__Page__:
------------------------------------------------------------------------

Armageddon Time was reviewed out of the Cannes Film Festival, where it made its world premiere.
The early ‘80s was a strange and anxious time. Mounting tensions between Russia and the West hung in the air, with the threat of all-out nuclear war on everybody’s minds. It was stranger still to grow up at this time – experiencing the ups and downs of young adulthood alongside the creeping dread of the end times. A warts-and-all vignette of a specific moment in time, Armageddon Time takes a long, slow look back at this era through the life of Paul Graff (Banks Repeta) – a stand-in for director James Gray, who finds himself growing up during one of the most tumultuous periods of modern history… even if he doesn’t really know it.
Paul makes for an interesting lead: sensitive yet cocky, moral yet cowardly. Reflecting on his own childhood, Gray approaches his coming-of-age with muted authenticity. A grainy palette of greys and browns dominate the shots, pulling you into this world he lived through alongside a bunch of authentic performances from the likes of Anne Hathaway and Jeremy Strong.
Taking a step back from the sci-fi musings of Ad Astra, Gray has created his most personal work yet in Armageddon Time. The tensions of the Cold War are almost a metaphor for the tensions within Paul (and by extension, Gray himself). He’s on the brink of finding his feet, torn between falling in line and standing up for what he believes in.
And those references to the Cold War are everywhere. Paul’s friend Johnny (Jaylin Webb) wants to be a NASA astronaut — a subtle reminder of the space race. His collection of NASA mission stickers tugs at nostalgia for those who grew up in the era. On the surface, Armageddon Time is a long, drawn-out take on a very personal note. Gray deftly explores that very specific version of Queens from the 1980s that he grew up in.

------------------------------------------------------------------------

__Supplied entries__:
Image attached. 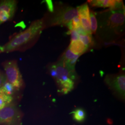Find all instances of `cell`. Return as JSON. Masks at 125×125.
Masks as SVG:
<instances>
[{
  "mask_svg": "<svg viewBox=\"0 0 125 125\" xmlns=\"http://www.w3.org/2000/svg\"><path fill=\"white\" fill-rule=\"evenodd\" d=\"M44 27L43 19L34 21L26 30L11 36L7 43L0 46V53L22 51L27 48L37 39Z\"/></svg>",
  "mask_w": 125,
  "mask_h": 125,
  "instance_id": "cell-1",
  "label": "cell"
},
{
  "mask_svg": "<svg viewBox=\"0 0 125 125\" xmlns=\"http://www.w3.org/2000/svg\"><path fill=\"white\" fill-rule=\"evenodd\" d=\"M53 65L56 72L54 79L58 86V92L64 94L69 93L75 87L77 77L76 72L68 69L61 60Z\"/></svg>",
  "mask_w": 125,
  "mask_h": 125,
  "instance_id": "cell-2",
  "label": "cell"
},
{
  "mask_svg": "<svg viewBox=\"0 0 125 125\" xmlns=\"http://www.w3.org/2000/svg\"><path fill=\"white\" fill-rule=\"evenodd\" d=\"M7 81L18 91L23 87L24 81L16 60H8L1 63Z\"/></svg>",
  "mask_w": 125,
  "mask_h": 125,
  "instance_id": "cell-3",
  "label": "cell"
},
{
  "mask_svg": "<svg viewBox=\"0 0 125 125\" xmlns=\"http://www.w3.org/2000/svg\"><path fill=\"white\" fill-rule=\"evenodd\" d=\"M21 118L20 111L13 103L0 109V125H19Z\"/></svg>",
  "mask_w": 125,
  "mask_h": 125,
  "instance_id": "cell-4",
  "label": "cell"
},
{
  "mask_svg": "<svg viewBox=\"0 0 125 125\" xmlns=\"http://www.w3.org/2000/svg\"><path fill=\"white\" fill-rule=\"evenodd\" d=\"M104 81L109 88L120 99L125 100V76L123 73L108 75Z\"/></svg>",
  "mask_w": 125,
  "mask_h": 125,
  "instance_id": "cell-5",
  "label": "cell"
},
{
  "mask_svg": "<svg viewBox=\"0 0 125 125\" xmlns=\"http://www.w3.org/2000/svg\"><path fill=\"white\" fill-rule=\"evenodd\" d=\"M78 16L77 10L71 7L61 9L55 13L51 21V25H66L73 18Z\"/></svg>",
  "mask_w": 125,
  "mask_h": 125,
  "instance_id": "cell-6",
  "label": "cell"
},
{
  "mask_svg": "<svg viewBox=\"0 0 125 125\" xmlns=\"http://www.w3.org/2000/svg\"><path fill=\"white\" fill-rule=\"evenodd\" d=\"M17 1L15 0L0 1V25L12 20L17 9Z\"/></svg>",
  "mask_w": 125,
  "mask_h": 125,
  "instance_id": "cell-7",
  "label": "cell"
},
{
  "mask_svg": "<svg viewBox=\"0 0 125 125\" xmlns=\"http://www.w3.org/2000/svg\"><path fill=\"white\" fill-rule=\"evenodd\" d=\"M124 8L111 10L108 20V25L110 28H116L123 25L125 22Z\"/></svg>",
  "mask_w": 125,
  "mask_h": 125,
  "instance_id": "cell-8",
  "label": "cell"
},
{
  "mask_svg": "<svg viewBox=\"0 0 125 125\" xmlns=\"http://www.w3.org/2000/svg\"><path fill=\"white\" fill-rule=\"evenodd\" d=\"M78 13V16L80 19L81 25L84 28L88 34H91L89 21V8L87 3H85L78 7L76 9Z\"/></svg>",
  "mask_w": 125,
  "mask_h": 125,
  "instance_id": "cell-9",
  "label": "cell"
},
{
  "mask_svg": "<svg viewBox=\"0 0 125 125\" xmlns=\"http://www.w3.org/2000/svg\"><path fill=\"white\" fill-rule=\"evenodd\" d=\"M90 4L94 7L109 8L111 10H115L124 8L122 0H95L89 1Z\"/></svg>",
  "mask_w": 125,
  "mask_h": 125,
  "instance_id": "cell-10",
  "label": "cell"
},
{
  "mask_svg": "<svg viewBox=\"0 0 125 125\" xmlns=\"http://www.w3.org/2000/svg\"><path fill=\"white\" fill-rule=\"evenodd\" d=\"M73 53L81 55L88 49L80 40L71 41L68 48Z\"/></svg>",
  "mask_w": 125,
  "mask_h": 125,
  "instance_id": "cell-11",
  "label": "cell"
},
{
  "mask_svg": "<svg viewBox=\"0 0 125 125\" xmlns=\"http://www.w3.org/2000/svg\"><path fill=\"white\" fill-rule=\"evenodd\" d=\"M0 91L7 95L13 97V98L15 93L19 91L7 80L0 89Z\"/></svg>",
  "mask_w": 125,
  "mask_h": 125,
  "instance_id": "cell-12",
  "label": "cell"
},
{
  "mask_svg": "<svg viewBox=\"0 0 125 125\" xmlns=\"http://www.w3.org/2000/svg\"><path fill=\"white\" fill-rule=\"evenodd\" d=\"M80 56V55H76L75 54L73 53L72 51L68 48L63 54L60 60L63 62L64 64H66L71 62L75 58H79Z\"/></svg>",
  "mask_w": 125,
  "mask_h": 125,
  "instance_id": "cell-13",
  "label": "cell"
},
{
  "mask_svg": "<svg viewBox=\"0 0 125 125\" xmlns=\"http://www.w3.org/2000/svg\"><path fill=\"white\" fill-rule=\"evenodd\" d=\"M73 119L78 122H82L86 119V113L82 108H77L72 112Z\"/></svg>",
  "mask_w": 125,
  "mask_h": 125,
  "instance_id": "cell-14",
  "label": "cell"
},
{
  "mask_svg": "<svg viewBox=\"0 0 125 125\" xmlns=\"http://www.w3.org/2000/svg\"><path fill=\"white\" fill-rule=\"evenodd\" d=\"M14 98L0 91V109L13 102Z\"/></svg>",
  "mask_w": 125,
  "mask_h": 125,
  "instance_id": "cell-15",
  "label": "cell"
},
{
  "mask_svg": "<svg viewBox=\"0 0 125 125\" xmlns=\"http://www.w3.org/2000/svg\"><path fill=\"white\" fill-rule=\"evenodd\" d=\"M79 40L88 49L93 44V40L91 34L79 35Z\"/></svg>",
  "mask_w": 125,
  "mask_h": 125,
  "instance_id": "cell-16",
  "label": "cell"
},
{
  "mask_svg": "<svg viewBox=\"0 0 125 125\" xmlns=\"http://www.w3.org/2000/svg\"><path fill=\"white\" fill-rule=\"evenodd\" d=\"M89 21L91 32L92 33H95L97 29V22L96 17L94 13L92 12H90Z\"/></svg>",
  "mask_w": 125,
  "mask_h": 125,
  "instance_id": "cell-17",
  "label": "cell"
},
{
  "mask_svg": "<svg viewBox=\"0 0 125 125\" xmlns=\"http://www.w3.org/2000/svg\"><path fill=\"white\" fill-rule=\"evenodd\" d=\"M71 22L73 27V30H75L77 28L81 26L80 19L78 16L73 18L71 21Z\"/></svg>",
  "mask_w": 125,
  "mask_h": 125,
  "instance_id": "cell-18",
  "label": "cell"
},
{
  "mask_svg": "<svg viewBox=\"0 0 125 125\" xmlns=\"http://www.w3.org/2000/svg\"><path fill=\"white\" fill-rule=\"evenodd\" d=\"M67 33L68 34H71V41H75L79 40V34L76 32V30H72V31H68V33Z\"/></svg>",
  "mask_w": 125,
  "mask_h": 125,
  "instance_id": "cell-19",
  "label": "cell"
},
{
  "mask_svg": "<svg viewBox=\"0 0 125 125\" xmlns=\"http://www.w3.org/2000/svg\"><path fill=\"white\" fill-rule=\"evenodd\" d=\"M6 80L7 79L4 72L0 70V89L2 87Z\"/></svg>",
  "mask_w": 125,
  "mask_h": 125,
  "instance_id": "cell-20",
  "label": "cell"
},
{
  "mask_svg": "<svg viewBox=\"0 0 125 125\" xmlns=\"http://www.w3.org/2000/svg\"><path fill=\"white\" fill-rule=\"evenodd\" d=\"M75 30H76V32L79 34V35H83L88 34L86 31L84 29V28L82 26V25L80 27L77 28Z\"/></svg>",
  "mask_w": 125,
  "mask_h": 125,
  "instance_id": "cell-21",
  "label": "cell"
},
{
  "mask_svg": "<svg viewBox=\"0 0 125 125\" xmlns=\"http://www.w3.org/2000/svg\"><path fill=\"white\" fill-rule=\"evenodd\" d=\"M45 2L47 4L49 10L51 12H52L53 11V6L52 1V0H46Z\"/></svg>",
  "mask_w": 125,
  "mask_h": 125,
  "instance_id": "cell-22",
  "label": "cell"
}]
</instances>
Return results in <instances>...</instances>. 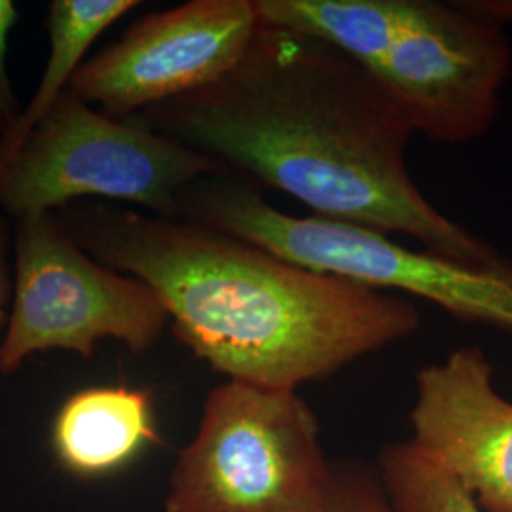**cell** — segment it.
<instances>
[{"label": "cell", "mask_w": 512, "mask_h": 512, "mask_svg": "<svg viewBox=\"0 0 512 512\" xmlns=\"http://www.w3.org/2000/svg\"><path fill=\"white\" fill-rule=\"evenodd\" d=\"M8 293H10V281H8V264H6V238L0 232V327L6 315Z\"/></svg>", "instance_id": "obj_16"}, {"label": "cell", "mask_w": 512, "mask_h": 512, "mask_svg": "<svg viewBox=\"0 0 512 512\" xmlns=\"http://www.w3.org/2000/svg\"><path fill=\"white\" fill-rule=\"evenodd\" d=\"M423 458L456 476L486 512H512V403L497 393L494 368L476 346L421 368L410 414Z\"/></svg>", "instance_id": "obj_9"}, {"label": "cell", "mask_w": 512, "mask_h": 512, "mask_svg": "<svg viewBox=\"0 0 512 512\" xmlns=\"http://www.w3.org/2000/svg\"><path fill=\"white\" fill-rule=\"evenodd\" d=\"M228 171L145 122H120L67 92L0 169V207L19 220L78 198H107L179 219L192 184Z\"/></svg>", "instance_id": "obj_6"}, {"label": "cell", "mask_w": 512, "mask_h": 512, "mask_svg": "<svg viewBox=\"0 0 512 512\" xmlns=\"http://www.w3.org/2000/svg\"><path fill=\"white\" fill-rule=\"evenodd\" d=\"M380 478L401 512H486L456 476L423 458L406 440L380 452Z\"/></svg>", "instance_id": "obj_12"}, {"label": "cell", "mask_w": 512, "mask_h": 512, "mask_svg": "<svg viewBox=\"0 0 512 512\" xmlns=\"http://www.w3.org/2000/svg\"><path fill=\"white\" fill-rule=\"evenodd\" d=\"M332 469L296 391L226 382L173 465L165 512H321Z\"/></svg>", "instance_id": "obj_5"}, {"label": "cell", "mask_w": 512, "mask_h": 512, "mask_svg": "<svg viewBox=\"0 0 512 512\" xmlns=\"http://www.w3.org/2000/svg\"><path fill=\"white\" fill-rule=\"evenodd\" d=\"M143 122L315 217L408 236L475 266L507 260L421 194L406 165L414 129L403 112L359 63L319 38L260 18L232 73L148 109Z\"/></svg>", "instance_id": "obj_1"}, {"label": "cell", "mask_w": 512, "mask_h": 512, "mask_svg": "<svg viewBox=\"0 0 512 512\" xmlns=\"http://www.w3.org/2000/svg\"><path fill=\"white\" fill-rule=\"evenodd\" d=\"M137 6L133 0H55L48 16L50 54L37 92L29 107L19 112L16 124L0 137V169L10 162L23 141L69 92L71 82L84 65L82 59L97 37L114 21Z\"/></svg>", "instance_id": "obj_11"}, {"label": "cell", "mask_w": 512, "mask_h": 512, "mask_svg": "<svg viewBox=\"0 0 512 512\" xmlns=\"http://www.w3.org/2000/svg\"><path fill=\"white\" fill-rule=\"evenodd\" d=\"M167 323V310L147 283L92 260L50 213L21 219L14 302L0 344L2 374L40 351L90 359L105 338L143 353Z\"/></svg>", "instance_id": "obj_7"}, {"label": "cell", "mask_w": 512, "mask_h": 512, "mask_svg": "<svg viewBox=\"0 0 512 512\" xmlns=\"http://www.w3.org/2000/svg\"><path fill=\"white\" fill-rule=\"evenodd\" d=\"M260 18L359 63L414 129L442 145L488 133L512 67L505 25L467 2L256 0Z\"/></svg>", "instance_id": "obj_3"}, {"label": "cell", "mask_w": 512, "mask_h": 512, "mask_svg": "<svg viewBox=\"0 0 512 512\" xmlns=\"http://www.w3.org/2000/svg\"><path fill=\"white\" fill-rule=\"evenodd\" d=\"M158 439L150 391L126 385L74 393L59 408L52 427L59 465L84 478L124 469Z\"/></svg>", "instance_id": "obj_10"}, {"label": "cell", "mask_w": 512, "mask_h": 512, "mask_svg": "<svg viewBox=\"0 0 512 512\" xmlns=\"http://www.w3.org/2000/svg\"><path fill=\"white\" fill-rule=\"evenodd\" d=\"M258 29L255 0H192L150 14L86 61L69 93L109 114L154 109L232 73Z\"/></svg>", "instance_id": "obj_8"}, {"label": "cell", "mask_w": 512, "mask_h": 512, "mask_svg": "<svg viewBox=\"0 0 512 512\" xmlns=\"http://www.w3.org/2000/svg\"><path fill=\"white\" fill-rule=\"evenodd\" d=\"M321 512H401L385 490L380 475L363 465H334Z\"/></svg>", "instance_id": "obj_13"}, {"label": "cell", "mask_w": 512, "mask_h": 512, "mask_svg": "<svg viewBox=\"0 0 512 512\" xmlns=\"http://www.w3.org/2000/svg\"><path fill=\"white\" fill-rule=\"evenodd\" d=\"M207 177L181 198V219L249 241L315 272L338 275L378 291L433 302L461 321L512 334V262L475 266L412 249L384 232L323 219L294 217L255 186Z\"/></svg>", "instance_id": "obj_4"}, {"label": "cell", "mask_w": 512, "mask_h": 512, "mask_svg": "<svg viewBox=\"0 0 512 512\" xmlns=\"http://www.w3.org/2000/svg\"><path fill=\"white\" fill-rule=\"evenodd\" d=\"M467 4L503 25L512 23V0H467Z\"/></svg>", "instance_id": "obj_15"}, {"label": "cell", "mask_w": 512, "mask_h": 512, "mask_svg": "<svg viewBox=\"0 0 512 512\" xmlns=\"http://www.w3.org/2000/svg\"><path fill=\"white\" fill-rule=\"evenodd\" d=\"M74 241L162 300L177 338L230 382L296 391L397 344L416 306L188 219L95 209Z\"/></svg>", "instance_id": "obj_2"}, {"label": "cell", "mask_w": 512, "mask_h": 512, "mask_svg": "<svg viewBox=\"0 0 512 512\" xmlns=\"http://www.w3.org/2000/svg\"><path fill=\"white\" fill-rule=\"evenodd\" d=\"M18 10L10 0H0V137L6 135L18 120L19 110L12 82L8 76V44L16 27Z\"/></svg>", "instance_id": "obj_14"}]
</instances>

------------------------------------------------------------------------

__Task list__:
**A)** Retype the stretch of the Armageddon Time review from "Taking a step" through "grew up in.".
**B)** Answer these questions from the Armageddon Time review:
(i) At which festival did the film have its world premiere?
(ii) Which actor plays Paul Graff?
(iii) What does Paul's friend Johnny want to be?

__Results for each task__:
**A)**
Taking a step back from the sci-fi musings of Ad Astra, Gray has created his most personal work yet in Armageddon Time. The tensions of the Cold War are almost a metaphor for the tensions within Paul (and by extension, Gray himself). He’s on the brink of finding his feet, torn between falling in line and standing up for what he believes in.
And those references to the Cold War are everywhere. Paul’s friend Johnny (Jaylin Webb) wants to be a NASA astronaut — a subtle reminder of the space race. His collection of NASA mission stickers tugs at nostalgia for those who grew up in the era. On the surface, Armageddon Time is a long, drawn-out take on a very personal note. Gray deftly explores that very specific version of Queens from the 1980s that he grew up in.

**B)**
(i) The Cannes Film Festival.
(ii) Banks Repeta.
(iii) A NASA astronaut.